The collection is subtitled “Tales from the Cities”, the cities being early 1970s Denver and Boston, and New York in the 1950s and 1960s. Most of Wendy Brandmark’s characters are in a state of flux, either their lives are about to change or they discover something that could be life-changing and the story stops in time to guide the readers to deciding whether the character would stay or leave.
In “The Stone Woman”, a young girl is afraid of the ‘witch’ in the basement apartment, but, when the girl gets lost, the ‘witch’ comes to the rescue and the girl befriends the Jewish woman who is prepared to tell the girl the truth about her ill grandmother that her parents have tried to protect her from. But the woman won’t talk about the number tattoos on her wrist.
A student, inspired by John Millais’ “Ophelia” is drawn to Pre-Raphaelite-style gowns in “The Denver Ophelia” that she finds in thrift shops in the hope her professor will notice her. However, she discovers she’s not the only one with a crush.
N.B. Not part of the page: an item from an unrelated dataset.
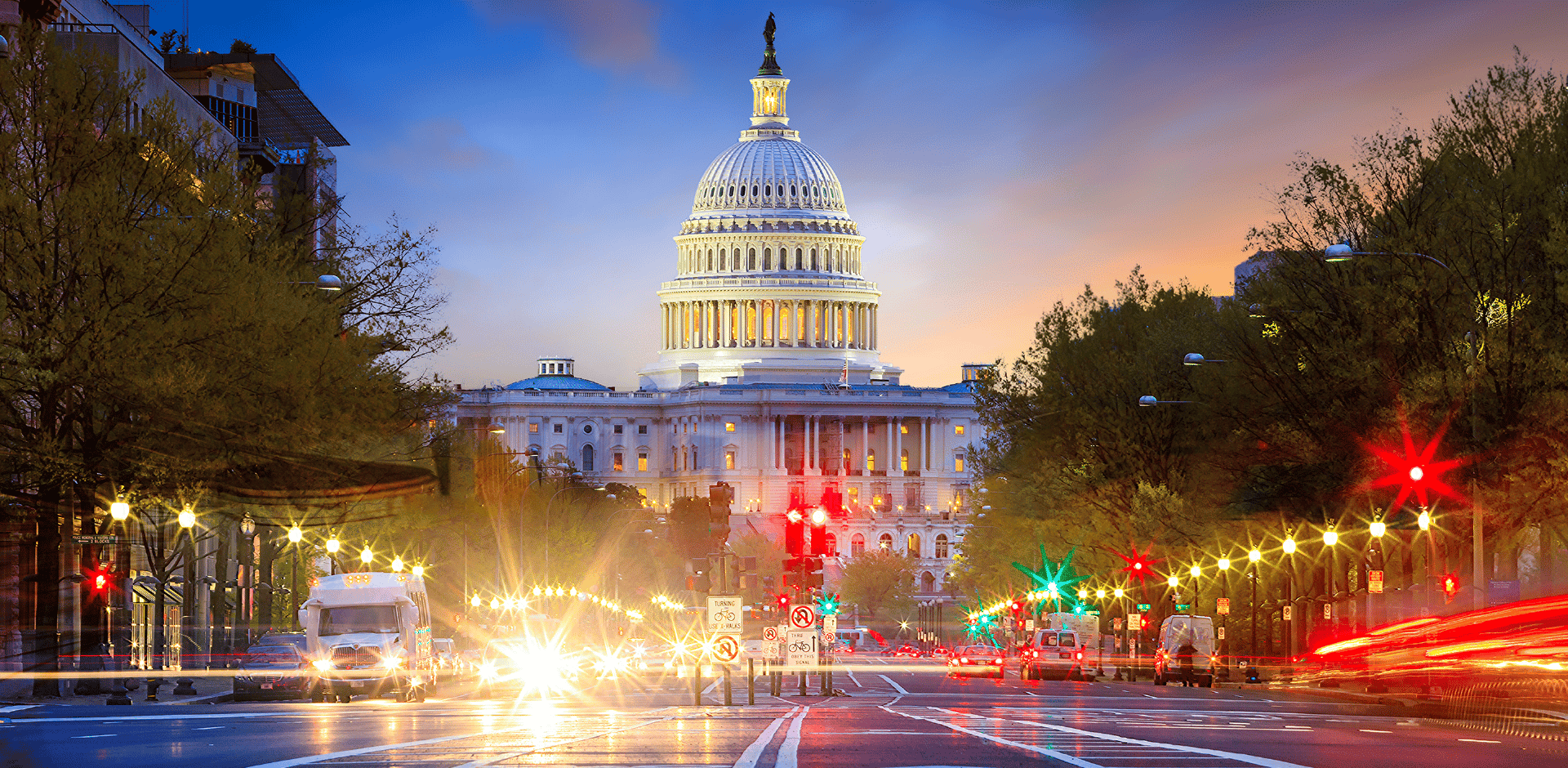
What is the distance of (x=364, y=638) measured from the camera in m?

Will she see sense or persist in her unrequited love?
A man faces a conflict of loyalties in “The Book Thief” when he discovers his kleptomaniac girlfriend has stolen from his friend’s bookstore.
A teacher of illiterate adults discovers his flatmate has gone back to a lover who doesn’t respect him while one of his students forms the phrase “He Runs the Moon” because he couldn’t find the word ‘sees’. Does the teacher intervene or let his flatmate discover for himself that he’s making a mistake?
Within the brief space of her short stories, readers get to know the characters in Wendy Brandmark’s atmospheric stories well enough to suspect they know which decision the characters will take. The selective but rich details in each story make them distinct and memorable with their characters coming to life. Each story is focused and targeted on its plot so it feels exactly the right length with no story outstaying its welcome.